03.12.2019 BremgartenSwissgrid muss die Starkstromleitung Niederwil–Obfelden auf eine Leistung von 380 Kilovolt hochfahren
«Freileitung oder Verkabelung im Boden» heisst die Kernfrage. Während die Gemeinden und Organisationen eine Versenkung der Starkstromleitung auf ihrer ...

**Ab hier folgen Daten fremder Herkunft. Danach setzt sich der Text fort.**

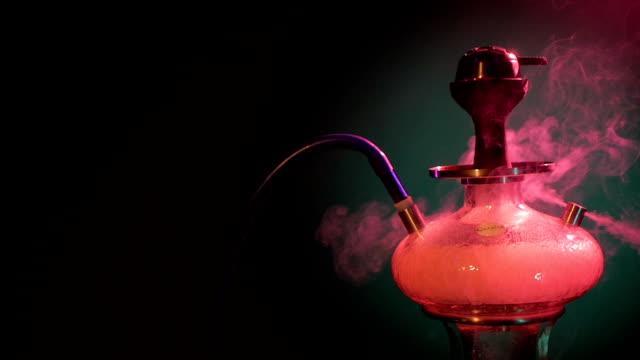 lila vattenpipa rök på svart bakgrund. slowmotion - water pipes bildbanksvideor och videomaterial från bakom kulisserna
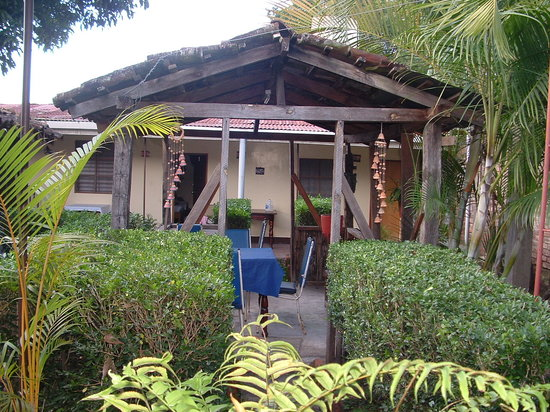 Hostal El Mesón: Jardin interior del hotel
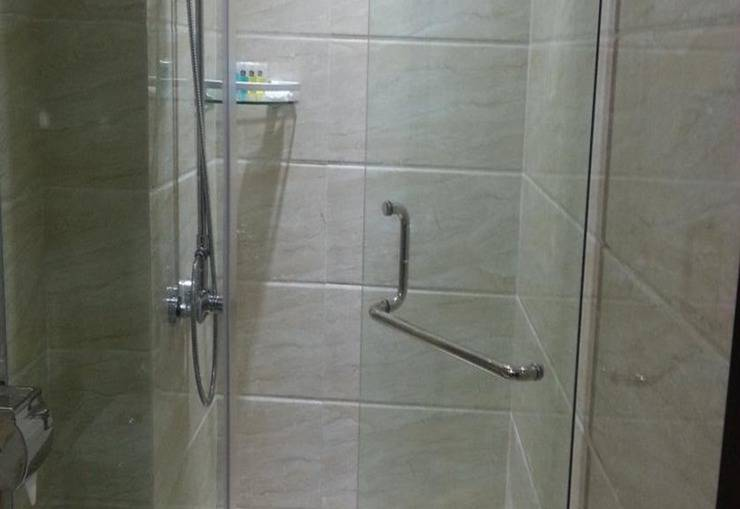 Cardinal Lucky Star Hotel Batam - Shower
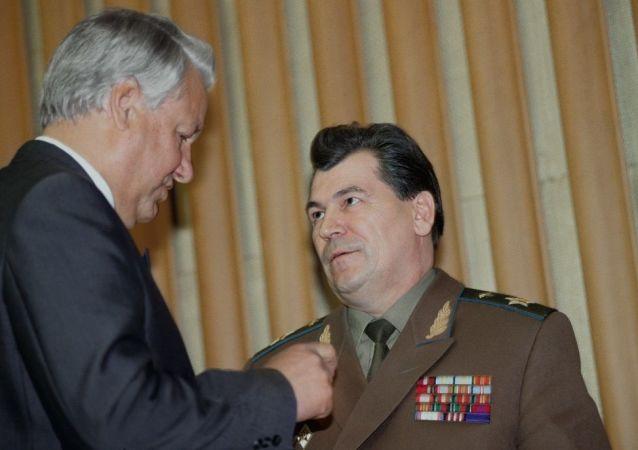 叶利钦和苏联最后一任国防部长、空军元帅叶夫根尼·沙波什尼科夫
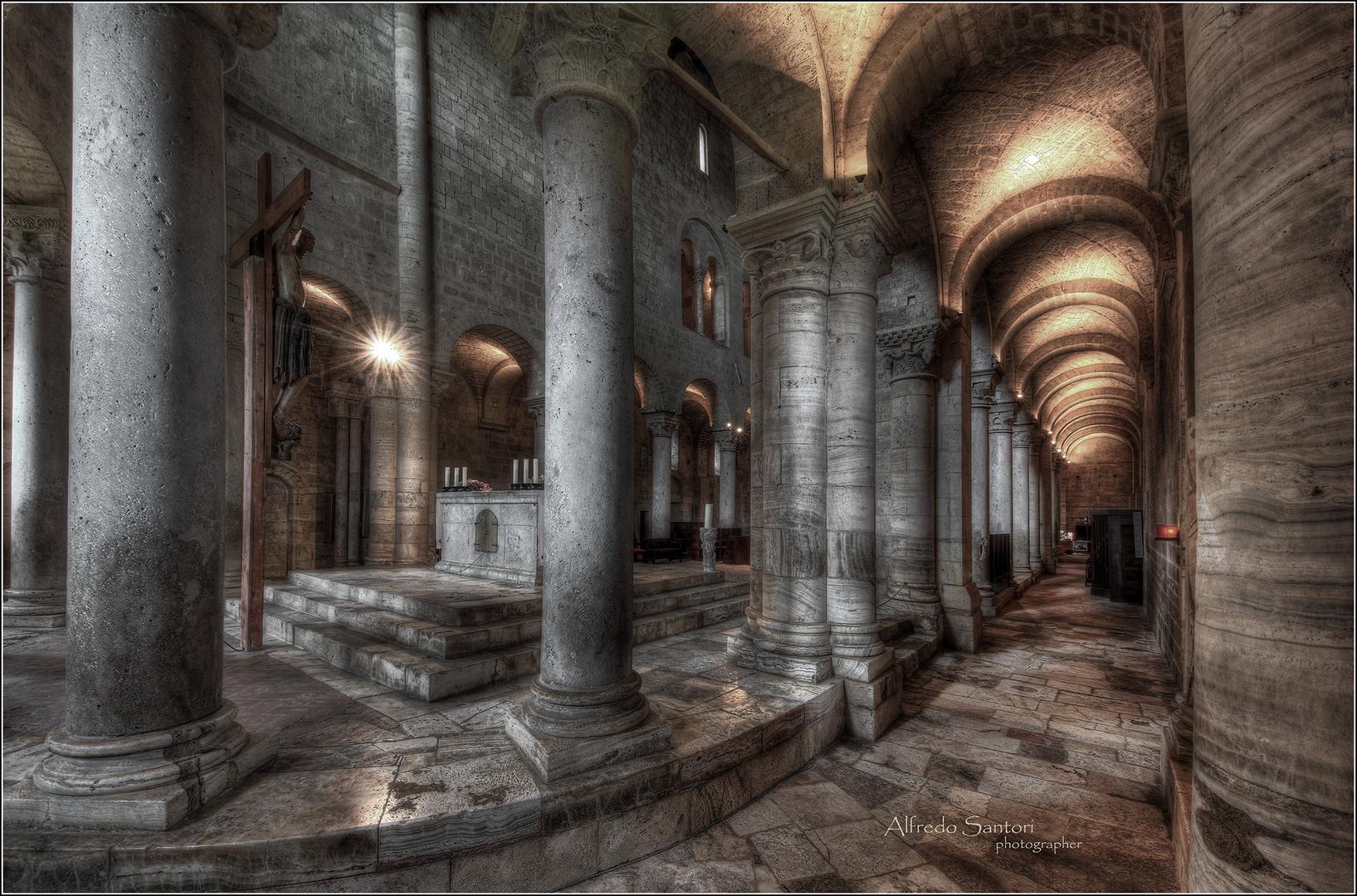 Interno abbazia di Sant'Antimo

Swissgrid muss die Starkstromleitung Niederwil–Obfelden auf eine Leistung von 380 Kilovolt hochfahren
«Freileitung oder Verkabelung im Boden» heisst die Kernfrage. Während die Gemeinden und Organisationen eine Versenkung der Starkstromleitung auf ihrer ganzen Länge verlangen, zieht das Bundesamt für Energie aus Kostengründen weitgehend eine Freileitung vor. An der Infoveranstaltung fielen harte Worte.
Hans Rechsteiner
Die Leitung Niederwil–Obfelden ist Teil des Hochspannungs-Leitungsbauvorhabens Beznau–Mettlen. Sie ist für die Stromversorgung im Raum Aargau, Zürich, Innerschweiz von grosser Bedeutung und soll von einer 220-kV-Leistung auf 380 kV hochgefahren werden, was einen Neubau verlangt. Seit Jahren kämpfen die betroffenen Gemeinden und ringen unter anderen Natur- und Umweltorganisationen, die Jagd, Waldbesitzer, Landwirte um die beste Lösung. Geplant wird seit gefühlten 18 Jahren.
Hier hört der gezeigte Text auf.